Vikram Karve : FOOD – HOW TO EAT IT.

 

FOOD – HOW TO EAT IT

THE ART OF EATING
By
VIKRAM KARVE

Are you in the habit of “grabbing a bite”…?

Do you ever eat in the office while continuing to work or just skip meals altogether…?
Do you multitask while eating…?
Do you have power breakfasts, working lunches and business dinners…?
Do you eat fast and hurriedly, finish meals well ahead of everyone else and eat in bigger bites without savoring the taste of food…?
Can you vividly recall the taste of all the dishes you ate during your last meal?

Do you eat when you eat…?
Do you want to master the Art of Eating and learn how to enjoy your food…?
Remember, there is no love greater than the love of eating – so read on, learn and try to master the Art of Eating…
Good food must be savored delicately; slowly, attentively and respectfully; in a befitting manner, with finesse and technique, with relish and appreciation and you will experience true gustatory delight.
That’s essence of the Art of Eating.
It is sacrilege to eat in a ravenous and rapacious manner.
Never eat when tired, angry, worried, tense, hurried, and at mealtimes refuse to think or talk about unpleasant subjects.
It is best to eat alone, mindfully, with yourself, in glorious solitude, in a calm, serene, conducive and unhurried environment.
If you must have company, you must always eat with friendly, relaxed and tranquil people who love food and whose company you enjoy; never eat with “toxic”, “harried” or “stressed-out” people or in a tense or hurried atmosphere.
If you want to do full justice to good food, you must build up an appetite for it – merely being hungry is not enough.
And the first step towards building up an appetite for good food is to think about it – simulated imaginative gustatory visualization to stimulate and prepare yourself for the sumptuous indulgence.
An important thing we were taught at boarding school was to read the menu and prepare for the meal by beginning to imagine relishing each and every dish, from soup to pudding, in our mind’s eye.
Remember: First plan your “eat” and then eat your “plan”.
It is true.
I eat my food twice.
First I “eat” in my mind’s eye – imagining, visualizing, “vicariously tasting”, fantasizing, strategizing on how I am going to savor and relish the dish to my utmost pleasure and satisfaction till my mouth waters and I desperately yearn to eat it.
And then I do the honours – actually go ahead and physically eat it and enjoy the delightful experience.
Eating is not a gustatory experience alone; it is visual and olfactory as well.
Food must look good, smell good, taste good and, most importantly, make you feel good.
The Art of Eating – a Holistic, Multidimensional experience, encompassing all domains of your inner being.
Eat in silence.

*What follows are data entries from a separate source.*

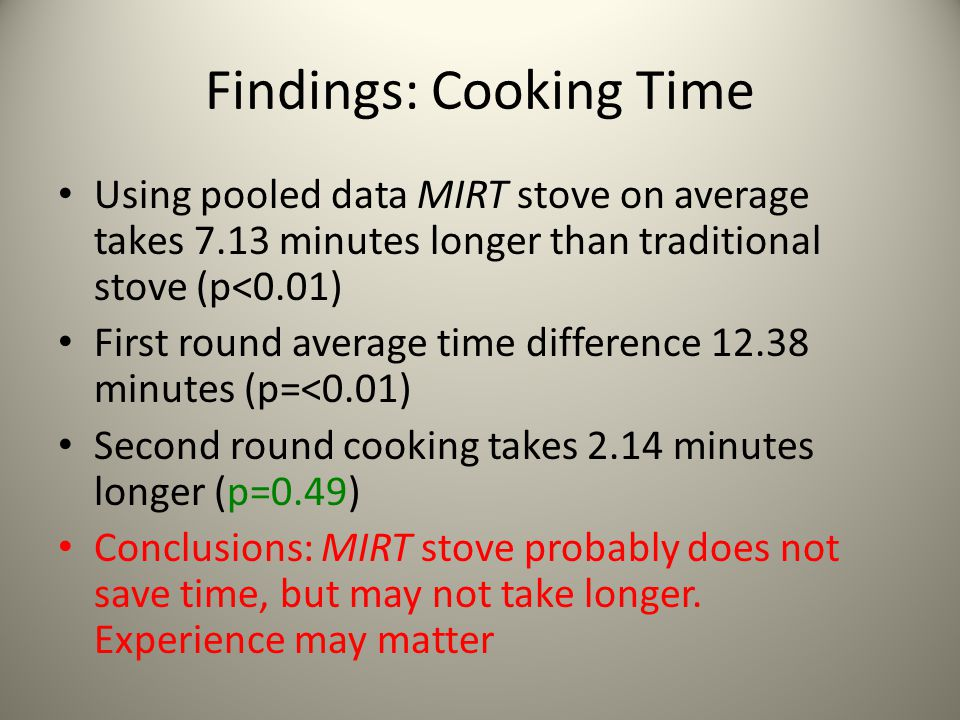 Findings: Cooking Time Using pooled data MIRT stove on average takes 7.13 minutes longer than traditional stove (p<0.01) First round average time diff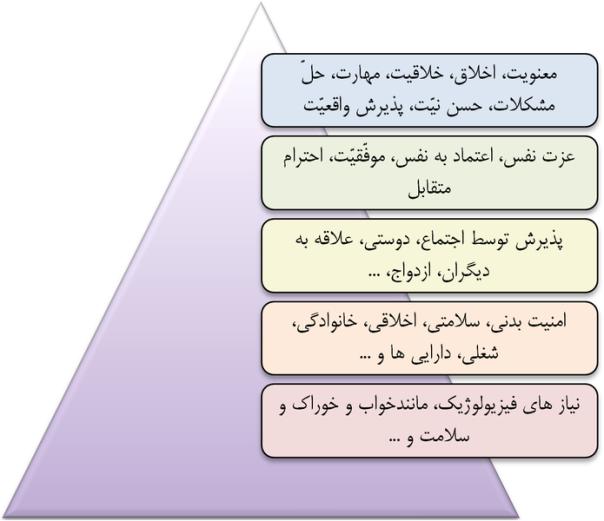 695px-Maslow_Pyramid_2 (arabo)
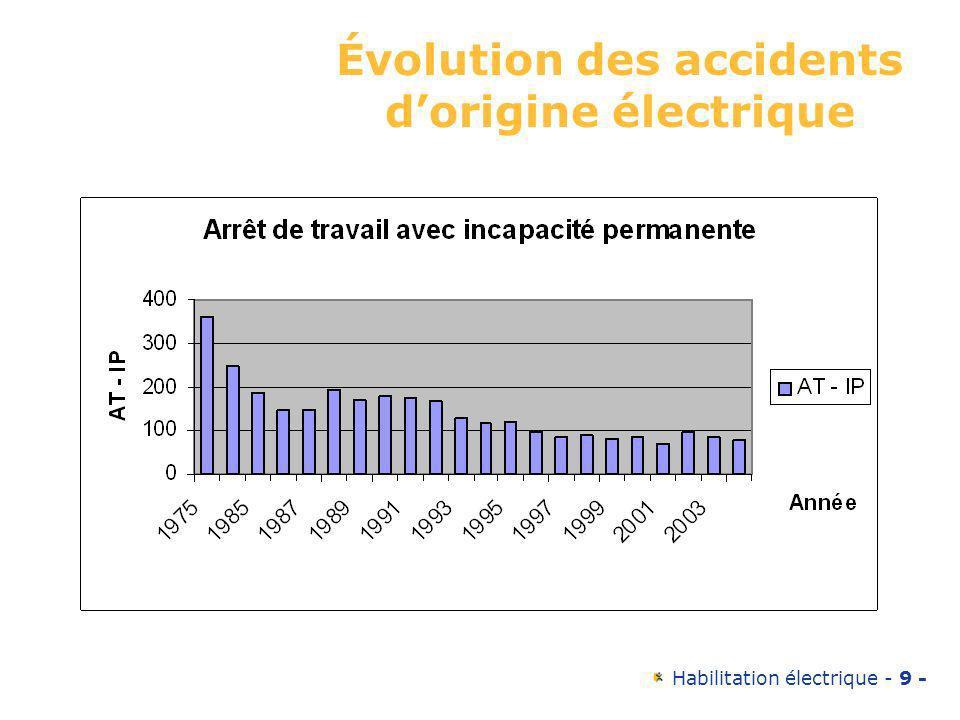 Habilitation électrique - 9 - Évolution des accidents dorigine électrique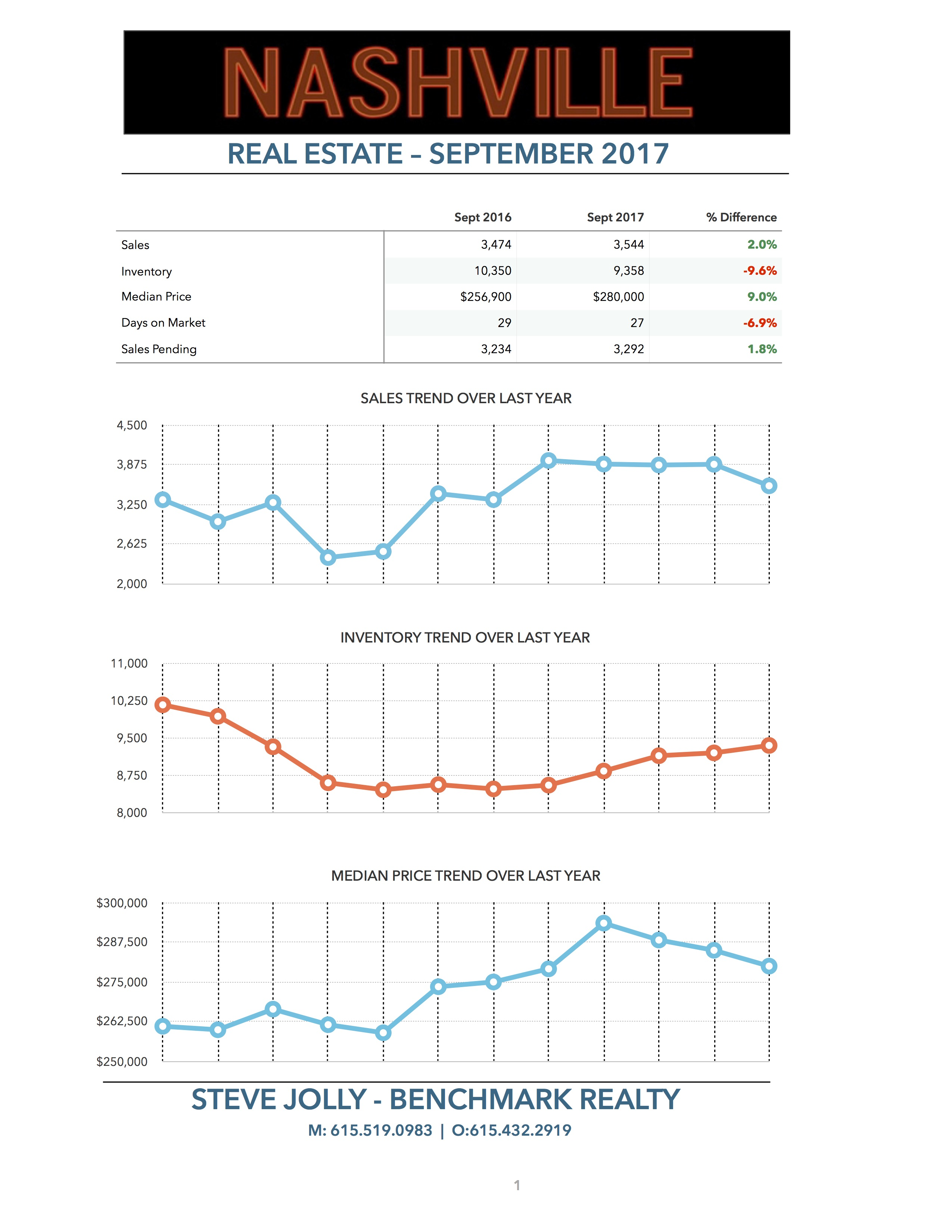 Nashville Real Estate Trends - Sept 2017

Mindfully. With full awareness.
Savour the aroma, delicately place the food on your tongue, chew slowly and experience the variety of flavours as the permeate your taste buds, fully aware and sense the nourishment as the food dissolves and sinks deep within you.
Chew your food to a pulp or milky liquid until it practically swallows itself.
Never mix food and drink – alcohol dulls the taste buds, and olfactory sensation, and encumbers the unmitigated enjoyment of good food.
You must always close your eyes during the process of eating.
When you eat, you must eat; nothing else, no seeing, no hearing, no talking. No multitasking. That’s right – never multi-task while eating.
Just eat…Yes, when you eat just eat

Focus all your senses on your food, eat mindfully, meditatively, and you will attain a state of delightful bliss and happiness.
It is simple. Very simple.

Create a positive eating atmosphere, an environment of happy conducive vibes, honour your taste buds, respect your food and eat it in a proper state of mind, with love, zest, awareness and genuine appreciation and it will transport you to a state of bliss and happiness.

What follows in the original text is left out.